Stated exercise — Output every item below word for word, answers included.

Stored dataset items
◆ ◆ ◆ ◆ ◆ ◆ ◆

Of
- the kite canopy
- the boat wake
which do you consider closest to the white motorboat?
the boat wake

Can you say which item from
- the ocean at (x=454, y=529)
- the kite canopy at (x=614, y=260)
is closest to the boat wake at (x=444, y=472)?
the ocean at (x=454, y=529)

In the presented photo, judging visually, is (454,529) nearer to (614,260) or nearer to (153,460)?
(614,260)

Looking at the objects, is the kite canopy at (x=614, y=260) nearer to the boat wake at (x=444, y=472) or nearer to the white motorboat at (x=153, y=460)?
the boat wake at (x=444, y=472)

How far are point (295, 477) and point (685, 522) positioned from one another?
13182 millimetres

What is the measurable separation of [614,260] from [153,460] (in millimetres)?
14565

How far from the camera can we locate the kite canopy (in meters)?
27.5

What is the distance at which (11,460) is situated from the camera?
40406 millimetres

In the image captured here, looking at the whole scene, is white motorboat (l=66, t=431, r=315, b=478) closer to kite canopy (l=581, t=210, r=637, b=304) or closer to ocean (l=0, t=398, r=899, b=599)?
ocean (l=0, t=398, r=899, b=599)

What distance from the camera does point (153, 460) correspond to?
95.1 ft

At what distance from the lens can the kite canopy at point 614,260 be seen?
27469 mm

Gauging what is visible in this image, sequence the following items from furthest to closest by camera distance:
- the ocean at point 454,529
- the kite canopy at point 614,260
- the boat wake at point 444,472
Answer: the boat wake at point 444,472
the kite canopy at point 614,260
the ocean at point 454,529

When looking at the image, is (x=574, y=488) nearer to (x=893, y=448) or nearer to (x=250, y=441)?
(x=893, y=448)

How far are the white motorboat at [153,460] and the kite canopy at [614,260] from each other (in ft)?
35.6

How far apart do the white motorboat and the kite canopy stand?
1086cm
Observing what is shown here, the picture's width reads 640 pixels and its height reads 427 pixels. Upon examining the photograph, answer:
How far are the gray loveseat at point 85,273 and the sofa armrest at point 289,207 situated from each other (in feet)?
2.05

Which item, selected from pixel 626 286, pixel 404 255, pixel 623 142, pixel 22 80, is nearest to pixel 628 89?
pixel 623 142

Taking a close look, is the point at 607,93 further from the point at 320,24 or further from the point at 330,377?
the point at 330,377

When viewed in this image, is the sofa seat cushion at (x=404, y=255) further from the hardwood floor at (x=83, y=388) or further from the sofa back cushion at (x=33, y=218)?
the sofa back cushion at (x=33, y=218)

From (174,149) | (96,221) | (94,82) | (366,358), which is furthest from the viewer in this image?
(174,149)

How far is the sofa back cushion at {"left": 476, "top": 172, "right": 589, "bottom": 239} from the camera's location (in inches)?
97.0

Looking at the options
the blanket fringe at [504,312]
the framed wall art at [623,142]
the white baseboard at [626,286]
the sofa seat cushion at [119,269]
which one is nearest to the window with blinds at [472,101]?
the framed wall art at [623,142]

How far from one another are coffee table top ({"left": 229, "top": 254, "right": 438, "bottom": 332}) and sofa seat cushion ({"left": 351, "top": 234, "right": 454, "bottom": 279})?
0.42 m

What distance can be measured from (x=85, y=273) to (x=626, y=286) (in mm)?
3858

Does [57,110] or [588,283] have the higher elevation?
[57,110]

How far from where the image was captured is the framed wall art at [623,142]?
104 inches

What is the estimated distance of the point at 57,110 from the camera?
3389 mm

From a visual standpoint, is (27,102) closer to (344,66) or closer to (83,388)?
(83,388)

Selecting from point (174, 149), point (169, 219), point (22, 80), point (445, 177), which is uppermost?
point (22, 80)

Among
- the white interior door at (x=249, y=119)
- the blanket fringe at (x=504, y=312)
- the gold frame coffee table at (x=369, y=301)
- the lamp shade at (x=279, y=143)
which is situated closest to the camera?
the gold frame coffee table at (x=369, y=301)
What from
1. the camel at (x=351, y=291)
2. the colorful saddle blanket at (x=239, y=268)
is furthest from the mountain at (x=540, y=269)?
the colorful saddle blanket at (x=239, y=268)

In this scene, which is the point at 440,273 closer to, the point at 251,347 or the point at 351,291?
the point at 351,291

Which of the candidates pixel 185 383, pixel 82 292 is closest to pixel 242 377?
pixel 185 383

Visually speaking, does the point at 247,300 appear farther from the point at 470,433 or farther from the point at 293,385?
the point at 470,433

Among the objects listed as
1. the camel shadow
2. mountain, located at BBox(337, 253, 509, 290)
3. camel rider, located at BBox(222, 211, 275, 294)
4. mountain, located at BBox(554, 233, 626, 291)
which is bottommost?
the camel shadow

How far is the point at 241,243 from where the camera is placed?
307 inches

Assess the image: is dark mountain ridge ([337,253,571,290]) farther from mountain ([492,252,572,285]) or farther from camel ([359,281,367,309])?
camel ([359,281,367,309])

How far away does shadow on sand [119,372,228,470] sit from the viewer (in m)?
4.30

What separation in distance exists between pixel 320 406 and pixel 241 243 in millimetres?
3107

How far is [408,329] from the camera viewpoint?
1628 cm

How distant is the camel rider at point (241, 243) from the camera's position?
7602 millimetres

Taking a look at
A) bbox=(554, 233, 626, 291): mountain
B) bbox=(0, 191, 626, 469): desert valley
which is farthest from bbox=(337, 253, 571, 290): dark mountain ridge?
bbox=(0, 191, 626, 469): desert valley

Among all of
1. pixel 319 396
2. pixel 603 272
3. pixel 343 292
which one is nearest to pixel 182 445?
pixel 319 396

◆ ◆ ◆ ◆ ◆ ◆ ◆

Completed exercise —
Of
- the kite canopy
- the boat wake
which do you consider closest to the white motorboat?
the boat wake

Can you say which item from
- the ocean at (x=454, y=529)
- the kite canopy at (x=614, y=260)
is closest to the boat wake at (x=444, y=472)?
the ocean at (x=454, y=529)

In the presented photo, judging visually, is (454,529) nearer to (614,260) or nearer to (153,460)?
(614,260)

Looking at the objects, is the kite canopy at (x=614, y=260) nearer to the boat wake at (x=444, y=472) or nearer to the white motorboat at (x=153, y=460)?
the boat wake at (x=444, y=472)

How far are point (295, 477) and point (685, 522) positioned from one another?
13182 millimetres

What is the measurable separation of [614,260] from [153,460] (in millimetres)?
14565

How far from the camera can we locate the kite canopy (in meters)?
27.5

What is the distance at which (11,460) is situated from the camera?
40406 millimetres

In the image captured here, looking at the whole scene, is white motorboat (l=66, t=431, r=315, b=478) closer to kite canopy (l=581, t=210, r=637, b=304) or closer to ocean (l=0, t=398, r=899, b=599)?
ocean (l=0, t=398, r=899, b=599)

What distance from the camera does point (153, 460) correspond to?
95.1 ft

At what distance from the lens can the kite canopy at point 614,260 be seen?
27469 mm

Gauging what is visible in this image, sequence the following items from furthest to closest by camera distance:
- the ocean at point 454,529
- the kite canopy at point 614,260
- the boat wake at point 444,472
Answer: the boat wake at point 444,472
the kite canopy at point 614,260
the ocean at point 454,529

When looking at the image, is (x=574, y=488) nearer to (x=893, y=448) or nearer to (x=250, y=441)?
(x=893, y=448)

How far are the white motorboat at [153,460] and the kite canopy at [614,260] from each other (in ft)?
35.6

How far apart do the white motorboat and the kite canopy stand?
1086cm
Observing what is shown here, the picture's width reads 640 pixels and its height reads 427 pixels. Upon examining the photograph, answer:
How far are the gray loveseat at point 85,273 and the sofa armrest at point 289,207 situated from each other (in feet)?
2.05

Which item, selected from pixel 626 286, pixel 404 255, pixel 623 142, pixel 22 80, is nearest to pixel 628 89?
pixel 623 142

Taking a close look, is the point at 607,93 further from the point at 320,24 or further from the point at 330,377?
the point at 330,377

When viewed in this image, is the sofa seat cushion at (x=404, y=255) further from the hardwood floor at (x=83, y=388) or further from the sofa back cushion at (x=33, y=218)?
the sofa back cushion at (x=33, y=218)

From (174,149) | (96,221) | (94,82) | (366,358), which is furthest from the viewer in this image?
(174,149)

How far is the sofa back cushion at {"left": 476, "top": 172, "right": 589, "bottom": 239} from the camera's location (in inches)?
97.0

Looking at the options
the blanket fringe at [504,312]
the framed wall art at [623,142]
the white baseboard at [626,286]
the sofa seat cushion at [119,269]
which one is nearest to the window with blinds at [472,101]?
the framed wall art at [623,142]

How far from one another are coffee table top ({"left": 229, "top": 254, "right": 438, "bottom": 332}) and sofa seat cushion ({"left": 351, "top": 234, "right": 454, "bottom": 279})?
0.42 m

What distance can be measured from (x=85, y=273) to (x=626, y=286) (in mm)?
3858

Does [57,110] or [588,283] have the higher elevation?
[57,110]

How far from where the image was captured is the framed wall art at [623,142]?
104 inches

What is the estimated distance of the point at 57,110 from the camera?
3389 mm

From a visual standpoint, is (27,102) closer to (344,66) or closer to (83,388)?
(83,388)

Selecting from point (174, 149), point (169, 219), point (22, 80), point (445, 177), which is uppermost?
point (22, 80)

Among
- the white interior door at (x=249, y=119)
- the blanket fringe at (x=504, y=312)
- the gold frame coffee table at (x=369, y=301)
- the lamp shade at (x=279, y=143)
which is situated closest to the camera?
the gold frame coffee table at (x=369, y=301)
What from
1. the camel at (x=351, y=291)
2. the colorful saddle blanket at (x=239, y=268)
is furthest from the mountain at (x=540, y=269)?
the colorful saddle blanket at (x=239, y=268)

In this scene, which is the point at 440,273 closer to, the point at 251,347 or the point at 351,291?
the point at 351,291

Which of the candidates pixel 185 383, pixel 82 292 is closest to pixel 242 377?
pixel 185 383

Visually speaking, does the point at 247,300 appear farther from the point at 470,433 or farther from the point at 293,385?
the point at 470,433

Among the objects listed as
1. the camel shadow
2. mountain, located at BBox(337, 253, 509, 290)
3. camel rider, located at BBox(222, 211, 275, 294)
4. mountain, located at BBox(554, 233, 626, 291)
which is bottommost?
the camel shadow

How far is the point at 241,243 from where the camera is placed?
307 inches

Assess the image: is dark mountain ridge ([337,253,571,290]) farther from mountain ([492,252,572,285]) or farther from camel ([359,281,367,309])?
camel ([359,281,367,309])

How far away does shadow on sand [119,372,228,470] sit from the viewer (in m)?
4.30

What separation in distance exists between pixel 320 406 and pixel 241 243 in millimetres?
3107

How far is [408,329] from the camera viewpoint?
1628 cm

How distant is the camel rider at point (241, 243) from the camera's position?
7602 millimetres

Taking a look at
A) bbox=(554, 233, 626, 291): mountain
B) bbox=(0, 191, 626, 469): desert valley
which is farthest from bbox=(337, 253, 571, 290): dark mountain ridge?
bbox=(0, 191, 626, 469): desert valley

Among all of
1. pixel 319 396
2. pixel 603 272
3. pixel 343 292
which one is nearest to pixel 182 445?
pixel 319 396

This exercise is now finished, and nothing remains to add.